— STATED GOAL —
Reproduce verbatim the lines of the data, from the line containing "Viewing the scene" through the final line, both included.

— RAW DATA —
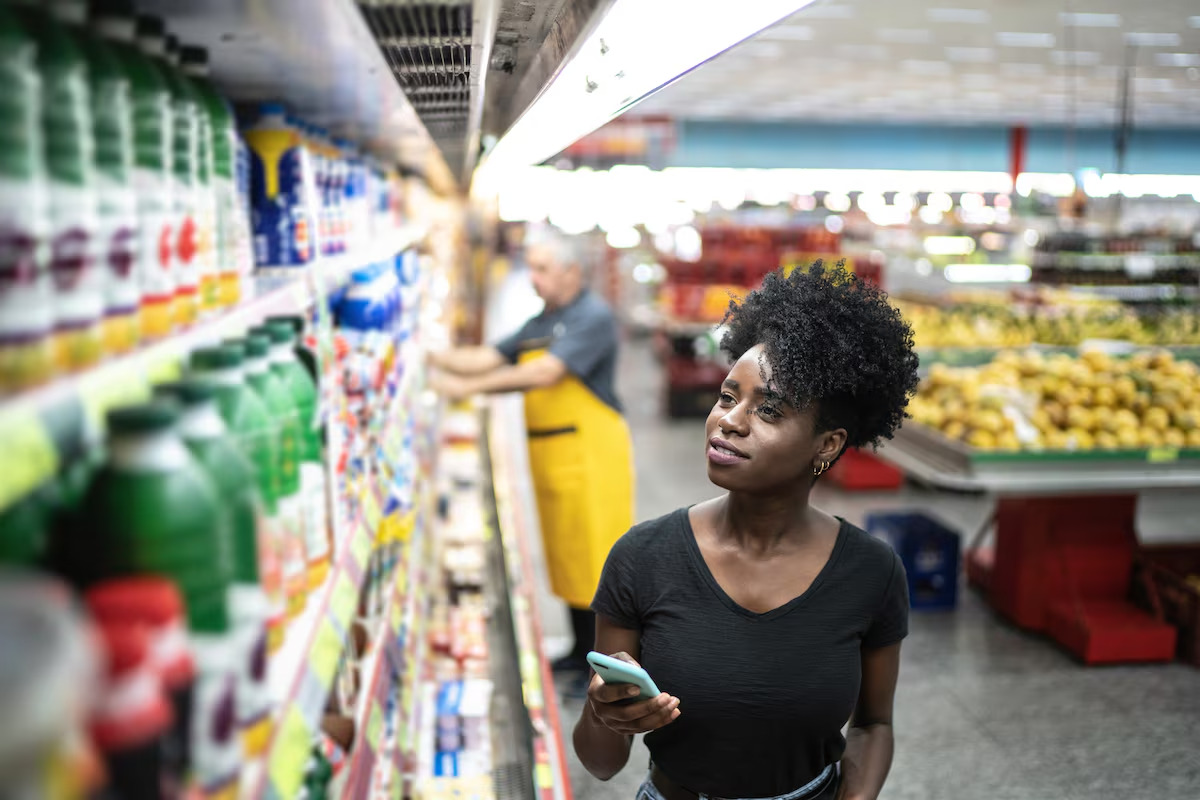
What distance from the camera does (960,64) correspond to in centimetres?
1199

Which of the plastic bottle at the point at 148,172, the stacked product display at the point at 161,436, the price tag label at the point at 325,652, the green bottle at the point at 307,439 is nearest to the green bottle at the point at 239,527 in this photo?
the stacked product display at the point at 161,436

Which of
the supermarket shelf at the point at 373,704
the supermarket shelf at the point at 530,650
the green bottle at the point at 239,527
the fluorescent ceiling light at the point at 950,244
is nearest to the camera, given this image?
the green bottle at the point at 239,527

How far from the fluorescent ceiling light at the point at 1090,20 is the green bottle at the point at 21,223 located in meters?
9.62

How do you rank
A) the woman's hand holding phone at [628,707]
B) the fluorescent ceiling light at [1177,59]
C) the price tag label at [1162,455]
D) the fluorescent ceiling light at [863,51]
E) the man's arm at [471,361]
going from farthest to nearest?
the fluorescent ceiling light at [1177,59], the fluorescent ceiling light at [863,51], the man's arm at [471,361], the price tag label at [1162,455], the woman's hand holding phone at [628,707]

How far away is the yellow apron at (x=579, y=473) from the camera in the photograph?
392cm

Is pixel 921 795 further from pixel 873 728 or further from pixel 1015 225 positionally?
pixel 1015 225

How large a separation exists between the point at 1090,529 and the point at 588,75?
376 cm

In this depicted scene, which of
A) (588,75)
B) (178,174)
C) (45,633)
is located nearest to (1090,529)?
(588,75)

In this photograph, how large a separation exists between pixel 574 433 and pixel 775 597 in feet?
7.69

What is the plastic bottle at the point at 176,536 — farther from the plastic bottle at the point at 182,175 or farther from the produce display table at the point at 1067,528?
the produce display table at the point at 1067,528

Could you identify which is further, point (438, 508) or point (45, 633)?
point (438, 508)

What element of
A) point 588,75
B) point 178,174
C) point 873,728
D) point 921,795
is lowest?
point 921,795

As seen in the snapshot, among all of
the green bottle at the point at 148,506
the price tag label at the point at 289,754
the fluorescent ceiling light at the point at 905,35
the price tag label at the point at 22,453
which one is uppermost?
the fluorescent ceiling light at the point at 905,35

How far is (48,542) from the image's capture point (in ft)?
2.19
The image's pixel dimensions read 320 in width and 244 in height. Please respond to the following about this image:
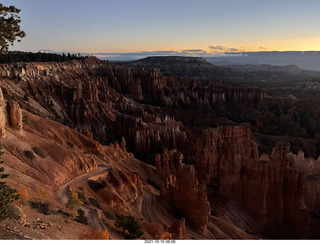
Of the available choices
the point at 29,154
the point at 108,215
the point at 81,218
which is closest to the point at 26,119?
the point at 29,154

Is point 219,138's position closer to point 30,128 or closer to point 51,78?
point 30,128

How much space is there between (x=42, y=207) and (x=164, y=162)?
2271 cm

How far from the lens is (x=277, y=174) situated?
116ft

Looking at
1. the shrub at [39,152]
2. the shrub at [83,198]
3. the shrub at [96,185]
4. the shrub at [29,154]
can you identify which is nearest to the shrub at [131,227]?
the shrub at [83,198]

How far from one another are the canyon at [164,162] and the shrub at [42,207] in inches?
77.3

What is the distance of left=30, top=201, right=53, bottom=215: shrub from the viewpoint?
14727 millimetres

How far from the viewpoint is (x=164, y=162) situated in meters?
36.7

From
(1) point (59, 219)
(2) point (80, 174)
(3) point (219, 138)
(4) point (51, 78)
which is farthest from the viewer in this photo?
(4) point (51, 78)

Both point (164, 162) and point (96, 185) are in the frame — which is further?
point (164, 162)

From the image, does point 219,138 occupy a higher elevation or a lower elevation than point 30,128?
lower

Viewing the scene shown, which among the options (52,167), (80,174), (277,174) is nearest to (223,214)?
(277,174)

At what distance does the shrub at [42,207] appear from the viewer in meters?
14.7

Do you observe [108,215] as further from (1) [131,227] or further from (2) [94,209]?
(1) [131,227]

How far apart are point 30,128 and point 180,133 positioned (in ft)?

— RESPONSE FOR THIS EXERCISE —
Viewing the scene shown, which among the options (52,167), (80,174), (277,174) is nearest to (223,214)?
(277,174)

At what distance does the shrub at [42,207] appear from the viewer in meters?
14.7

Do you observe [108,215] as further from (1) [131,227] or further from (2) [94,209]?
(1) [131,227]

How far apart are point 30,128 and point 180,133 positioned (in ft)?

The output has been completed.